Marines need “a smart way to recharge batteries, because we keep putting more stuff on ’em, and the more batteries you’ve got to carry, (it) just adds the weight,” Neller said. “The battery’s got to either last longer, or I’ve got to be able to recharge it, or it’s got to be some other form of power.”
“You want everything to be lighter,” Neller said. “Weight is everything with a grunt…. The physical reality of being infantry causes you to make certain decisions and at the end…I’ve got to have ammo, I’ve got to have water, and I’ve got to have something to eat maybe, and then everything else becomes a decision.”
One way to cut weight is to make lighter bullets, Neller said: Replacing traditional brass casings with synthetics, as is already done with tank rounds, can cut weight by a third.
You can apply the same razor to everything the infantry carries, Neller said, and Marine-turned-SecDef Jim Mattis is doing just that with his new Close Combat Lethality Task Force. “They’re looking at anything — the uniform, the boots — anything I can make for the person walking on the ground that’s lighter and more effective, I’m going to do it, even if it’s an ounce,” Neller said.
“It’s more than just materiel things” that the task force is looking at, Neller emphasized.

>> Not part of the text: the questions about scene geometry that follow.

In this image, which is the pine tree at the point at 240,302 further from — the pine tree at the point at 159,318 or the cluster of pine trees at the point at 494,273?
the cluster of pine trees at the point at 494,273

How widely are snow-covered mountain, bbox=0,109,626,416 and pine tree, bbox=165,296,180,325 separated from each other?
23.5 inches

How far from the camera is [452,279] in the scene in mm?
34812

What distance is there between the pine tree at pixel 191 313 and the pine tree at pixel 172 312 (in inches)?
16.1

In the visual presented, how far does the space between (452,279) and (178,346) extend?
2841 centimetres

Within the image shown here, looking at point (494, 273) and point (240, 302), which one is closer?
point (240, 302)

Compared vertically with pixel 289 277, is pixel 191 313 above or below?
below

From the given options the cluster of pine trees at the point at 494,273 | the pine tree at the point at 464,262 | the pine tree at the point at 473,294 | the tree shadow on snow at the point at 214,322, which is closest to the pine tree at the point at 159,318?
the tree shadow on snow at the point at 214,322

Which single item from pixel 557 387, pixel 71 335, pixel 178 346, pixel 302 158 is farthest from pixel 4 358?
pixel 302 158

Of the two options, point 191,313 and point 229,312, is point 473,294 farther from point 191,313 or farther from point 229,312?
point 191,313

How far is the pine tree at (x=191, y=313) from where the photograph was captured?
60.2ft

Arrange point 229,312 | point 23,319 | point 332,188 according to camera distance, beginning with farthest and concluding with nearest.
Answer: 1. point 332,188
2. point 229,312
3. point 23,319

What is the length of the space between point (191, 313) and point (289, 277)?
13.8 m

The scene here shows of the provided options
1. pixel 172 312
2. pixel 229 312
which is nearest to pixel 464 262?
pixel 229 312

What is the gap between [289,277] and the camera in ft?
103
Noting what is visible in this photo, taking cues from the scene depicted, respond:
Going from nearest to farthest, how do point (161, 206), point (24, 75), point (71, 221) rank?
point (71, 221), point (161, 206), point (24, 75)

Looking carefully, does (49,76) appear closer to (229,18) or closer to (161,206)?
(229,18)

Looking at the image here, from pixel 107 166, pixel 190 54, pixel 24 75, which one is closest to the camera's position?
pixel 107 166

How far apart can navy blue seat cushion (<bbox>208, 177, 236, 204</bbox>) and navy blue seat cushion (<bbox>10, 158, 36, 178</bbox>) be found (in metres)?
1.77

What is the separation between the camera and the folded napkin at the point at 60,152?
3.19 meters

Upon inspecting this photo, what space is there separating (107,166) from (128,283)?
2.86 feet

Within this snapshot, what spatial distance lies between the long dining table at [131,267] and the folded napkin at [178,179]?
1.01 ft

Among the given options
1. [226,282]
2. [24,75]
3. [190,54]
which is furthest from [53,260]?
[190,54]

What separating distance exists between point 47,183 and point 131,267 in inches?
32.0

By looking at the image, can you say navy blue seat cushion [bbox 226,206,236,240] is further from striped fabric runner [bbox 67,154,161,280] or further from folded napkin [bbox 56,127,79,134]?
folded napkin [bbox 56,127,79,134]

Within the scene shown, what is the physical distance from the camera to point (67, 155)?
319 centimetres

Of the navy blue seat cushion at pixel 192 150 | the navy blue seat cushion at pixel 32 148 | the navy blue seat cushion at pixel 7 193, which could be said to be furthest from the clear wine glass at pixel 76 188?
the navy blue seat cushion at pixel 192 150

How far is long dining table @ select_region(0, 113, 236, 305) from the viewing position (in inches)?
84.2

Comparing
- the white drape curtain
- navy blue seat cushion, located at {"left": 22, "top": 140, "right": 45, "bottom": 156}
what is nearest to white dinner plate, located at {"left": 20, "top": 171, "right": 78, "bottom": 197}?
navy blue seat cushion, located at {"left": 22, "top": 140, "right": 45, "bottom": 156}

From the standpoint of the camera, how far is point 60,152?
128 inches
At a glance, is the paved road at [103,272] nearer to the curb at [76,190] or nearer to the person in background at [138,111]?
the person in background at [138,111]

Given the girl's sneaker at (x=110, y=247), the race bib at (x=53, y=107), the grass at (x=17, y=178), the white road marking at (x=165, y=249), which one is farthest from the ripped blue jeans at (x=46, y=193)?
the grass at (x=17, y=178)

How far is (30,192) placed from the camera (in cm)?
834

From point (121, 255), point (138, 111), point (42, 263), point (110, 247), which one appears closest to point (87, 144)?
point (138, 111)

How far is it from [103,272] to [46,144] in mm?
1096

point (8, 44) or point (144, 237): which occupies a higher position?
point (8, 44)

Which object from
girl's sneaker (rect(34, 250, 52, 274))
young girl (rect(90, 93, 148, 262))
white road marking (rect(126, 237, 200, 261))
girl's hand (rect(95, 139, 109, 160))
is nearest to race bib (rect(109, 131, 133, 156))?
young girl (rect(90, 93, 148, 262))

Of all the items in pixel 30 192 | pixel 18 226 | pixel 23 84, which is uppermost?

It’s also studying more scientific methods — many pioneered by Special Operations Command — to recruit troops, assess them, keep them fit, and, above all, train them.
A Marine tries out the AITT virtual reality trainer at Quantico
One thing that always bothered Mattis, Neller said, was that pilots and ground vehicle crews train in simulators, but foot troops could not. In recent years, however, the military’s experimented with virtual reality systems that could help train an individual rifleman or — better yet — a whole squad working together in a simulated environment. (The Army’s Big Six modernization initiative is also working on such training simulations, with a two-star general leading a Cross Functional Team on the subject).
The same technologies can make traditional field exercises more effective as well. Soldiers and Marines have long used a kind of militarized laser tag for combat training, but one Marine battalion found a way to record everyone’s position during the exercise and do a blow-by-blow replay to analyze their performance. “We bought that set of stuff for every infantry battalion,” Neller said. “Will that make us better? I think so.”
The Marine Corps is already buying every infantry Marine a new rifle, the M27, to replace the venerable M16. And it’s decided on a new size and structure for the rifle squad; the changes probably include adding a drone operator, although Neller declined to detail the final structure today.
The Marines have been working on their infantry initiatives for years, starting before the Pentagon’s Cost Assessment & Program Evaluation office (CAPE) conducted a study to lay the foundation for Mattis’s Close Combat Lethality Task Force. Now the Secretary’s effort is mobilizing all four services, not just the Marines and Army. “We’re all in,” Neller said. “All the services are in on that.”